Мадрид был практически отрезан. Только по доро­гам, связывающим с Валенсией и Албасете, еще осу­ществлялся подвоз продовольствия.

Мятежники наступали с четырех сторон четырьмя далеко растянутыми колоннами. В самом городе, особенно по ночам, активно действовало вооруженное подполье. Понятие «пятая колонна» вскоре ста­ло международным.

Военная техника поступала через Португалию. В Лиссабоне, в отеле «Авис», разместился центр вербовки волонтеров. Германские и итальянские транспорты были освобождены от таможенных и фрахтовых сборов. Предназначенные для Франко самолеты обслужива­лись на местных аэродромах в первую очередь.
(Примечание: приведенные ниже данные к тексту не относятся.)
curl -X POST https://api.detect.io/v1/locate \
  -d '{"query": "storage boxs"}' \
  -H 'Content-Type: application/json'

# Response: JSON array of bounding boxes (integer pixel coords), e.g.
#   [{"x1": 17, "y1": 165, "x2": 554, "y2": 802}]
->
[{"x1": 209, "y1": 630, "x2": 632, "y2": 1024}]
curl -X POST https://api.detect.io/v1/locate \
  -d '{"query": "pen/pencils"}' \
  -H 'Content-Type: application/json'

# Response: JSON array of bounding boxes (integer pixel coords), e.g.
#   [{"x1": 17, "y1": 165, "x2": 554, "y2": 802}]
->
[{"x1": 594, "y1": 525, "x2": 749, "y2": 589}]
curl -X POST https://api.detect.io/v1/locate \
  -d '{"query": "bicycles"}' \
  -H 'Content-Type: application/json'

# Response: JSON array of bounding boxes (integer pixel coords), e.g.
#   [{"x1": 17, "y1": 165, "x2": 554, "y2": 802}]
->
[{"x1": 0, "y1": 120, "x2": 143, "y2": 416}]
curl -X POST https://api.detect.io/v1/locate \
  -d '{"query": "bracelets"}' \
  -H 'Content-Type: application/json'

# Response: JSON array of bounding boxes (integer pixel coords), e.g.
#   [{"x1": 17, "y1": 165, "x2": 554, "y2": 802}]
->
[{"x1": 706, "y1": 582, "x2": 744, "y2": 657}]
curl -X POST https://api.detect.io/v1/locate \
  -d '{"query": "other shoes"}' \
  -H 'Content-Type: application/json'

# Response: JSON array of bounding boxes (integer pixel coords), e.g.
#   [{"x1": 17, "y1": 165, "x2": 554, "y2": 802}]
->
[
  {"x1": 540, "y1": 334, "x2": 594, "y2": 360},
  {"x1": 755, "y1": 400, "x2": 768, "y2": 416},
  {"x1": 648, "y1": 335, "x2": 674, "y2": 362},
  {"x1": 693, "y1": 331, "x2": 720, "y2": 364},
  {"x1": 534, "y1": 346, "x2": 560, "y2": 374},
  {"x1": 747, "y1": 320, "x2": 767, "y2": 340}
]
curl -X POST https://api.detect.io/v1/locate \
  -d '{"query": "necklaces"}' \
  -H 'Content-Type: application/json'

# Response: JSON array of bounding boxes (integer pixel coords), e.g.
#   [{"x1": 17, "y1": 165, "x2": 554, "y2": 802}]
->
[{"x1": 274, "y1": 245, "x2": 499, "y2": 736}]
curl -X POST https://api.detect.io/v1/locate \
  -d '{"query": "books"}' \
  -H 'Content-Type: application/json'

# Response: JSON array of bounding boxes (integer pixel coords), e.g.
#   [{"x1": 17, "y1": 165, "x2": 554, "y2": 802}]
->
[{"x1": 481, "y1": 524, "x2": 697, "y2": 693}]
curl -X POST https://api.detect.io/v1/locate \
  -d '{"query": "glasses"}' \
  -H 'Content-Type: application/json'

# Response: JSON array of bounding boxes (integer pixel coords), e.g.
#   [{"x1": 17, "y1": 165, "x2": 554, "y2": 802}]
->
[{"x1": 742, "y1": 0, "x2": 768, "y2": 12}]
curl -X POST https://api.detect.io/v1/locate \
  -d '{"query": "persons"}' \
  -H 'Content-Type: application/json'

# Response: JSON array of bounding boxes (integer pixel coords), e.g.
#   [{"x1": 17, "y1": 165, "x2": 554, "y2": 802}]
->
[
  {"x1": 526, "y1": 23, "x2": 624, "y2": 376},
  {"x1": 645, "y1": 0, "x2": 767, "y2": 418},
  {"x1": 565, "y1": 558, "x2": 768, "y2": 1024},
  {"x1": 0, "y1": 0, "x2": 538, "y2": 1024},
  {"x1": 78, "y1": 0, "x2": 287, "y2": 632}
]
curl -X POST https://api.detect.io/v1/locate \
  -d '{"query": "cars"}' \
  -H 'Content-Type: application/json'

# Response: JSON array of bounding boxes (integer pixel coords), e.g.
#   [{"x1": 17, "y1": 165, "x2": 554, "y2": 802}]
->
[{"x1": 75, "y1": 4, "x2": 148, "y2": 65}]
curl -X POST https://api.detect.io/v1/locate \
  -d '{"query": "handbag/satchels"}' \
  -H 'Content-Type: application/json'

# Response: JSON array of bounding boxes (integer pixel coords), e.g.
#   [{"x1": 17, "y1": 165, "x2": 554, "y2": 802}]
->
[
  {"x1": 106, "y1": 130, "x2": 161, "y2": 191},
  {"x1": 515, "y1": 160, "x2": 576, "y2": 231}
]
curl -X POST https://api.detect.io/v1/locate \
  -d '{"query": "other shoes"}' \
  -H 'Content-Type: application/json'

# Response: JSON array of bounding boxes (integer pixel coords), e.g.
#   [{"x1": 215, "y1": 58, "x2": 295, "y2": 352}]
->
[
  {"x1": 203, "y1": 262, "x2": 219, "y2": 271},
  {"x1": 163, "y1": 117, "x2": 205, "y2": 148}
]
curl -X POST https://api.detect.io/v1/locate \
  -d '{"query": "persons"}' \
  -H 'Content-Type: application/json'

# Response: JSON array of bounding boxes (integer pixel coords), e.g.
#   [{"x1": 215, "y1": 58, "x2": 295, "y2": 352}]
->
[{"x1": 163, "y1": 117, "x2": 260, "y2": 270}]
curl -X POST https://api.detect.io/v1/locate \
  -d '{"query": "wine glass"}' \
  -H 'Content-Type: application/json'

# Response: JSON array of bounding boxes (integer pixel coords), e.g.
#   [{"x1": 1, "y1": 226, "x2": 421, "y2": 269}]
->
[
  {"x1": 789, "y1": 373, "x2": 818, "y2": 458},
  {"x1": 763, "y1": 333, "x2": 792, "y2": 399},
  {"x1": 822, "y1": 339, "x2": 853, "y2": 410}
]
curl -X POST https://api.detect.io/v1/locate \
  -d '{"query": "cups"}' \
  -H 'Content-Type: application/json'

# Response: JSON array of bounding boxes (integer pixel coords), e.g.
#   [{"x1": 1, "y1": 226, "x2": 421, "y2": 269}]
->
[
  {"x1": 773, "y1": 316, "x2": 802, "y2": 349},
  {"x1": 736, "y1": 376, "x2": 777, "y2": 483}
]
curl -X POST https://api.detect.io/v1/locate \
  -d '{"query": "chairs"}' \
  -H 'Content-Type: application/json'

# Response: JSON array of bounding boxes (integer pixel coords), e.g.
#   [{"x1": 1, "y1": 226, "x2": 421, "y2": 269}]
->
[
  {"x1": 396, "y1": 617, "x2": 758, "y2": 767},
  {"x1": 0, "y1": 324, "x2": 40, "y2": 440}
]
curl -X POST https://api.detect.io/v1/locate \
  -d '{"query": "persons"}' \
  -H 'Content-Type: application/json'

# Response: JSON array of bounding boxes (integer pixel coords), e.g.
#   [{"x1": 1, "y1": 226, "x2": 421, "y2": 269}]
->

Правительство Народного фронта с Ларго Кабальеро во главе направило демократическим странам призыв о помощи. Национальное правительство, сформирован­ное в Бургосе, со своей стороны требовало полного невмешательства во внутрииспанские дела. Германия и Италия, не прерывая поставок бургосским мятеж­никам, дали заверения, что присоединяются к соглаше­нию о запрещении ввоза оружия.

Их представители в Международном комитете по вопросам невмешательства Отто фон Бисмарк и посол Гранди даже не попытались опровергнуть факты несоблюдения нейтралитета, но сообщили об анало­гичных нарушениях со стороны СССР. Оперативная съемка зафиксировала суда с тяжелым вооружением на черноморских причалах. Те же пароходы, только под другими названиями, были замечены в испанских портах. Под видом добровольцев Москва направляла кадровых офицеров. Большинство из них проникало в Испанию из Франции. Естественно, в штатском и под чужими фамилиями. Абвер и СД с первых же дней установили наблюдение за транзитными пассажирами. «Пятая колонна» получила указание фотографировать каждого, кто появляется вблизи правительственных учреждений, парадных и митинговых трибун, аэро­дромов и любых военных объектов. Особое внимание обращалось на летчиков и танкистов. По фотографиям, сделанным в Берлине, пытались опознать советских военных советников, разведчиков и командиров РККА. Но доказательств, которые нельзя было бы оспорить, собрали не слишком много.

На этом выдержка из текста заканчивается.